Other listeners detected even wider ambitions :

The United States has five key goals in Syria, Mr. Tillerson said. They are: ensuring that the Islamic State and Al Qaeda never re-emerge; supporting the United Nations-led political process; diminishing Iran’s influence; making sure the country is free of weapons of mass destruction; and helping refugees to return after years of civil war.

These goals are mutually exclusive. Nothing will happen in the UN process in Geneva as long as anyone insists in removing the Syrian President Assad. Al Qaeda and ISIS in Syria are a consequence of U.S. action and (covered) presence in the country. Iran currently has little presence and limited influence in Syria. It would only increase again  should the U.S. try to militarily attack the Syrian government. Refugees will not return as long as the U.S. threatens to again widen the war.

I have yet to read one analyst who believes that the U.S. administration can achieve any of the wishes it announced.
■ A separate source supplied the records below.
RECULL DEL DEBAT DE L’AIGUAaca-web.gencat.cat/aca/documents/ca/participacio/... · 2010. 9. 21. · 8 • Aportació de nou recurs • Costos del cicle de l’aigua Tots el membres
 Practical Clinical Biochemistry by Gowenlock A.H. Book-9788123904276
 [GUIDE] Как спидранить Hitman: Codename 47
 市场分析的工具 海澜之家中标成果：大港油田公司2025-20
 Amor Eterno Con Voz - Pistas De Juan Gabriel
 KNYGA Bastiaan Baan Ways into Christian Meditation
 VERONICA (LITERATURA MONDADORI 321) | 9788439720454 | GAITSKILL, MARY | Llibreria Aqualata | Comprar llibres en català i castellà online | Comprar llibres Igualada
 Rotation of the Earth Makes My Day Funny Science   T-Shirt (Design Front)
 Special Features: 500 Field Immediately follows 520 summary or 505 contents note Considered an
It is a hapless policy of “doing something” which will fail when resistance on the ground will ramp up and the political costs of the occupation will become apparent. The YPG Kurds in the north-east, who agreed to their occupation, will be the ones who will have to to bear the wrath. All other parties involved in Syria will hold them responsible.

For now the new announcement and its botched presentation only helped Erdogan to again play to his crowd. None of this will be of much consequence.